Public sector digital activity is driven by a broad range of external forces that transcend global, national and local borders. These forces have never been more challenging for local public services, with a perfect storm of heightened economic, social and environmental pressures, often severely constrained budgets and resources, supplier lock-in, increased assessments and inspections, heightened cyber threats, accelerating pace of technology, political uncertainties, devolution proposals and growing public demands.
All this makes it hard to find the space, risk appetite, resources and prioritisation for substantial change programmes. Many public service organisations, such as hospital trusts, end up buying new technologies and systems, rather than implementing complex change.
Despite this challenging context, feedback from those involved in contributing to our analysis and evidence drawn from case studies indicate that the sector is delivering wide-ranging change, innovation and transformation.

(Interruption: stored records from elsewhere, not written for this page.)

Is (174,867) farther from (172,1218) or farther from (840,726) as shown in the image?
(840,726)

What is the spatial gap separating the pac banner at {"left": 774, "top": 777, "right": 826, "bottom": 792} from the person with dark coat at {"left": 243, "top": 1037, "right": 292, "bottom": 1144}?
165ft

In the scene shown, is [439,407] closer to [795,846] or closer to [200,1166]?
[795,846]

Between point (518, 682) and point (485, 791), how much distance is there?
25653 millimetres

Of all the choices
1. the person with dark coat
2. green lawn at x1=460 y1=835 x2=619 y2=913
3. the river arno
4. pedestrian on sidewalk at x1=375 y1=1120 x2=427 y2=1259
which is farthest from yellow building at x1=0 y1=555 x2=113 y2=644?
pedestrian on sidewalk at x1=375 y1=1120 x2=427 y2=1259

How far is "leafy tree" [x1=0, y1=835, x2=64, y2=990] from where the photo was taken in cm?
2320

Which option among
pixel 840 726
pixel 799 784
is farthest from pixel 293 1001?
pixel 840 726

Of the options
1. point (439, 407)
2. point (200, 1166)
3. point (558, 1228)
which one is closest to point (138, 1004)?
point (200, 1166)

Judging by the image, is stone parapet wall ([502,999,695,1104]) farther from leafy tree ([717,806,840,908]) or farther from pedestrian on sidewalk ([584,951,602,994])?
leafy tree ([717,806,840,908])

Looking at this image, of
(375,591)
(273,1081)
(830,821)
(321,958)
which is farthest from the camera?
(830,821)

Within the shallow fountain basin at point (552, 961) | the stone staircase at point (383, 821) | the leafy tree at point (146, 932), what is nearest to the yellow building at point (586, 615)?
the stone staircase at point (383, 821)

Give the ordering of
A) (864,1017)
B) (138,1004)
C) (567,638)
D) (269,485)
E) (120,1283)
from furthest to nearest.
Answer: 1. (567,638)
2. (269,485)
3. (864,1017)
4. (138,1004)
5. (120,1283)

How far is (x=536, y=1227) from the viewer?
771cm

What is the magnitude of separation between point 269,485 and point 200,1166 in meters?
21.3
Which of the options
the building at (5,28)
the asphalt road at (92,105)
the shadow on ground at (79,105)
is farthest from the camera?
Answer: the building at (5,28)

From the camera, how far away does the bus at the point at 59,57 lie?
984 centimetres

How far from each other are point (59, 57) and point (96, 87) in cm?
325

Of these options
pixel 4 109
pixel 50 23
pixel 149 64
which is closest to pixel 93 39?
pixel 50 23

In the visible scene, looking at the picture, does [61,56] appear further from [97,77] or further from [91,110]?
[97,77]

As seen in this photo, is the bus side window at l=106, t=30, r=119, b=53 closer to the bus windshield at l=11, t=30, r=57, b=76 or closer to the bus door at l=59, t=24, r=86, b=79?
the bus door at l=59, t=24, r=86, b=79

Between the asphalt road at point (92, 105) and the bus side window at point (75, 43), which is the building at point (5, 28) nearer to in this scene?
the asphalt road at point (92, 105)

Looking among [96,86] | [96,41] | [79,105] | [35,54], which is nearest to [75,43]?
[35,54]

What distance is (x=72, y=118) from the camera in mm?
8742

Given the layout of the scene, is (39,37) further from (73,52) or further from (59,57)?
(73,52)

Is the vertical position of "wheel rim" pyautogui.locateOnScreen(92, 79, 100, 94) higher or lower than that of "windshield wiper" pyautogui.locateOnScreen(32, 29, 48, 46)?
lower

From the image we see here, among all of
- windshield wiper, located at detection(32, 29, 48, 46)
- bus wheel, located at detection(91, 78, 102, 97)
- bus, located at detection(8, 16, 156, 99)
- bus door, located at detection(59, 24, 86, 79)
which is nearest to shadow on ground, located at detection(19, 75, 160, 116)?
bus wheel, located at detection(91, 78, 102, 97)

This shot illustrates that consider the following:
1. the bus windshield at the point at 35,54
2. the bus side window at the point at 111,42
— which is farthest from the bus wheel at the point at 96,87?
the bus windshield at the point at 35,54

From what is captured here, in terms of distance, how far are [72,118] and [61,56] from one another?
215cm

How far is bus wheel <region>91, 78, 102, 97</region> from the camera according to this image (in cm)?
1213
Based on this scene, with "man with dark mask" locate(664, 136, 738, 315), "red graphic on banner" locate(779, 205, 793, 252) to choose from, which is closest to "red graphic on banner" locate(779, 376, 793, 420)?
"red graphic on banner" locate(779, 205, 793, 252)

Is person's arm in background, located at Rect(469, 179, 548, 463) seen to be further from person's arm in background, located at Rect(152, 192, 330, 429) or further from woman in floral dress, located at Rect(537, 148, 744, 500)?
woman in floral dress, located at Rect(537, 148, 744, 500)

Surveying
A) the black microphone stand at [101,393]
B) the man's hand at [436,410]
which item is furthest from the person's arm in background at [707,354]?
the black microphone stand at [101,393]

Building on experience during the Covid pandemic, local public services are increasingly seeking to ‘connect together better’ to solve complex issues of ‘whole system working’. Delivering better outcomes for people and communities in ‘Connected Places’, by devolving, connecting and collaborating are becoming recurrent themes for local public services in many of our LOLA and MCE partner countries.
Developing new digital capabilities provides opportunities to overcome many of the constraints imposed by uncontrollable external forces. This will require public services to recalibrate, particularly in areas such as:
- Place-based leadership, harnessing people, technologies and data.
- Digital skills and capability, from service delivery to board level roles.
- Community resilience, as more dependence is placed on digital systems and access.
- Innovation to deliver better outcomes for people, communities and places by harnessing data, systems and service remodelling.
- Standards to enable data sharing and insights to target resources and services more effectively.
Understanding how to take advantage of digital and technology opportunities to build connected public services will enable digital and technology priorities to be aligned, sufficiently resourced and managed in the context of external pressures and service needs:
Case study
Trend analysis – 10 trends that affect the municipal and regional assignment
The Swedish Association of Local Authorities and Regions (SKR) offers workshop materials for use by local governments based on its latest analysis looking towards the year 2035, describing five fields of tension and ten trends that will affect municipalities and regions in different ways.
The analysis presents their top five digital and top five technology trends, set in the broader context of the pressures and drivers facing public services and the people, communities and places that they serve.